§ Short problem
Collect every line below that contains the string "image", matching case exactly. Copy each such line in full.

§ Task data
# # #

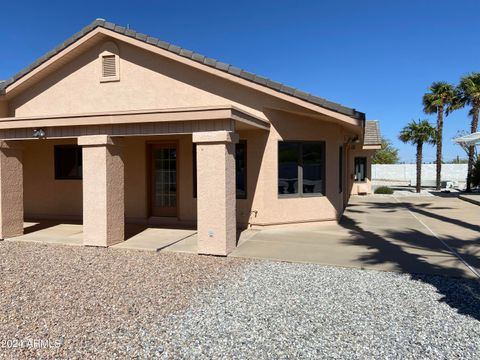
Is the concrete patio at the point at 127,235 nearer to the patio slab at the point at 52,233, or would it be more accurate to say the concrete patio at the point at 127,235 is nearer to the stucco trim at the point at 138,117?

# # #

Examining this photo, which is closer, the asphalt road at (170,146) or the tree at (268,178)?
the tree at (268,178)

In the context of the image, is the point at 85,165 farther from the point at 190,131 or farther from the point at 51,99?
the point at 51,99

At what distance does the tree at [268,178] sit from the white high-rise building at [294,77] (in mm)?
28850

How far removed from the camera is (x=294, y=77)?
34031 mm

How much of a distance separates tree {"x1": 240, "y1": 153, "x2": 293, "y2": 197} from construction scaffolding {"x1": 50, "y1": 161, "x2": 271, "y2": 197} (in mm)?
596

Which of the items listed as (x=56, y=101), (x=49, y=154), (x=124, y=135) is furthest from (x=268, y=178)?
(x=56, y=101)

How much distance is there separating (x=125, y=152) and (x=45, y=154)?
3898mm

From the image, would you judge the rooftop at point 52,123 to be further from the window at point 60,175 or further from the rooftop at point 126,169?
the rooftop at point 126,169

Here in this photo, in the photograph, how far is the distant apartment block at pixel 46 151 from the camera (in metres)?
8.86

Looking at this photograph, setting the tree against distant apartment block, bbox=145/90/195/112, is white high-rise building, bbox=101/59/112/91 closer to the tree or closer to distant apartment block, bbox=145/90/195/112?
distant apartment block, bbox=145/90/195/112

# # #

§ The result
In the context of the image, is the point at 85,165 farther from the point at 190,131 or farther from the point at 51,99?
From the image, would you judge the rooftop at point 52,123 to be further from the window at point 60,175 or further from the rooftop at point 126,169?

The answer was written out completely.